I often get requests to explain how I obtained the data I used in a particular piece of academic research. I am always happy to share my code along with my data (and frankly, I think academics who are unwilling to share should be forced to take remedial Kindergarten). The problem is, many of those who would like to use the code don’t know where to start. There are too many new steps involved for the process to be accessible. So, I’ll try to walk you through the basic steps here through periodic tutorials.
To start, Python is a great tool for grabbing data from the Web. Generally speaking, you’ll get your data by either accessing an API (Application Programming Interface) or by ‘scraping’ the data off a webpage. The easiest scenario is when a site makes available an API. Twitter is such a site. Accordingly, as an introductory example I’ll walk you through the basic steps of using Python to access the Twitter API, read and manipulate the data returned, and save the output.
In any given project I will run a number of different scripts to grab all of the relevant data. We’ll start with a simple example. This script is designed to grab the information on a set of Twitter users. First, as stated above, what we’re doing to get the data is tapping into the Twitter API. For our purposes, think of the Twitter API as a set of routines Twitter has set up for allowing us to access specific chunks of data. I use Python for this, given its many benefits, though any programming language will work. If you are really uninterested in programming and have more limited data needs, you can use NodeXL (if you’re on a Windows machine) or other services for gathering the data. If you do go the Python route, I highly recommend you install Anaconda Python 2.7 — it’s free, it works on Mac and PC, and includes most of the add-on packages necessary for scientific computing. In short, you pick a programming language and learn some of it and then develop code that will extract and process the data for you. Even though you can start with my code as a base, it is still useful to understand the basics, so I highly recommend doing some of the many excellent tutorials now available online for learning how to use and run Python. A great place to start is Codeacademy.

┄┄┄┄┄┄

▶ **Exercise description**
What do you get when you print the Twitter data tutorial's wording from "To start, Python" up to and including "save the output.", with nothing changed? Rely only on the Twitter data tutorial above.

┄┄┄┄┄┄

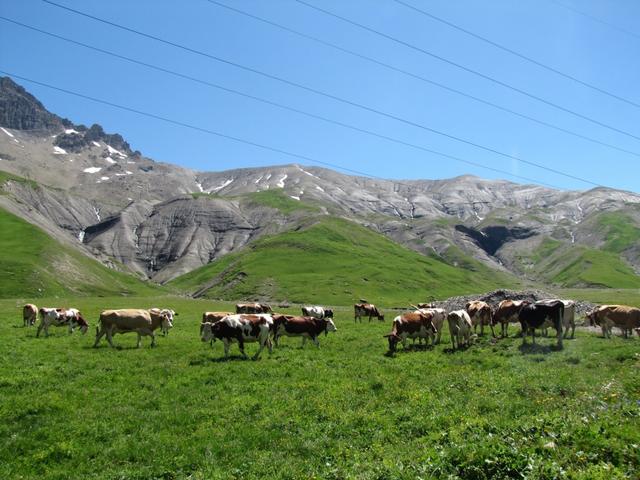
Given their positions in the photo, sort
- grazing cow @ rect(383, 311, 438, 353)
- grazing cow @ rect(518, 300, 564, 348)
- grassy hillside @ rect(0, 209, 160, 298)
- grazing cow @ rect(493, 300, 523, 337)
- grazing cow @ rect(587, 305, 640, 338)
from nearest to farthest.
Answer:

┄┄┄┄┄┄

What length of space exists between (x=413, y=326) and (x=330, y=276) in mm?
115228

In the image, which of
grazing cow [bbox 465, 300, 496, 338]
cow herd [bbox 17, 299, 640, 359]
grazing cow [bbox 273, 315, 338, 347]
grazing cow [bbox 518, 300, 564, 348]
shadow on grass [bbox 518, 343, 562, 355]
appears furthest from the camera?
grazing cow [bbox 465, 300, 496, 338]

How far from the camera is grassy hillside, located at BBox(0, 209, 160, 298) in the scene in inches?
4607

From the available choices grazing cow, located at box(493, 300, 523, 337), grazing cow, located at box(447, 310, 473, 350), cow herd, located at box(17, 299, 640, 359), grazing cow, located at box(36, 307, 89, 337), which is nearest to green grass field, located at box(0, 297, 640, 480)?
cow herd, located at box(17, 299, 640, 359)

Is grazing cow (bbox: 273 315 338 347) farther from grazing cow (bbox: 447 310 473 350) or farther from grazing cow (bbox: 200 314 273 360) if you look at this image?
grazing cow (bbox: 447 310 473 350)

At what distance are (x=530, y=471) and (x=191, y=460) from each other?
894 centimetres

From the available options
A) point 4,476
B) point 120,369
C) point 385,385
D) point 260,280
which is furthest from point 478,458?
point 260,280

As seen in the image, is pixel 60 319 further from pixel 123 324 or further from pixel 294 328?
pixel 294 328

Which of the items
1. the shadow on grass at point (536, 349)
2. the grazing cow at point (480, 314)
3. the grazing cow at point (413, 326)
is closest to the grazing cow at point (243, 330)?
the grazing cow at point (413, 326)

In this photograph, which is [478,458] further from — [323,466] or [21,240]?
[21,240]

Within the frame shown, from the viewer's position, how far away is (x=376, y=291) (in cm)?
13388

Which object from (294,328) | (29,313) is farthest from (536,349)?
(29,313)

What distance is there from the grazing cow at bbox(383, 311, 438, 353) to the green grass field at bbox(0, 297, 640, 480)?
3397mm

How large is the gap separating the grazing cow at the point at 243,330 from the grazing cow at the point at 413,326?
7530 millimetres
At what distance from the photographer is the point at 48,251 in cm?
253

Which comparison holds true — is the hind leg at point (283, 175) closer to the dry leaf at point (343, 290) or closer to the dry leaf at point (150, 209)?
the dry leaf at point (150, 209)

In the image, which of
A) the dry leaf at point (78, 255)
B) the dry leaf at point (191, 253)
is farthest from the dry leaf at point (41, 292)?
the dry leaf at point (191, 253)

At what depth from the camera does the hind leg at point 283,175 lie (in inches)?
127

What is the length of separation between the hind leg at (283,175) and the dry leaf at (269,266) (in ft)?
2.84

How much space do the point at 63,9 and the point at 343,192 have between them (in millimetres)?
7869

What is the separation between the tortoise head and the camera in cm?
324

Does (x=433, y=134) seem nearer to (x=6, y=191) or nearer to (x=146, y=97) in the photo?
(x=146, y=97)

┄┄┄┄┄┄

▶ **Expected answer**
To start, Python is a great tool for grabbing data from the Web. Generally speaking, you’ll get your data by either accessing an API (Application Programming Interface) or by ‘scraping’ the data off a webpage. The easiest scenario is when a site makes available an API. Twitter is such a site. Accordingly, as an introductory example I’ll walk you through the basic steps of using Python to access the Twitter API, read and manipulate the data returned, and save the output.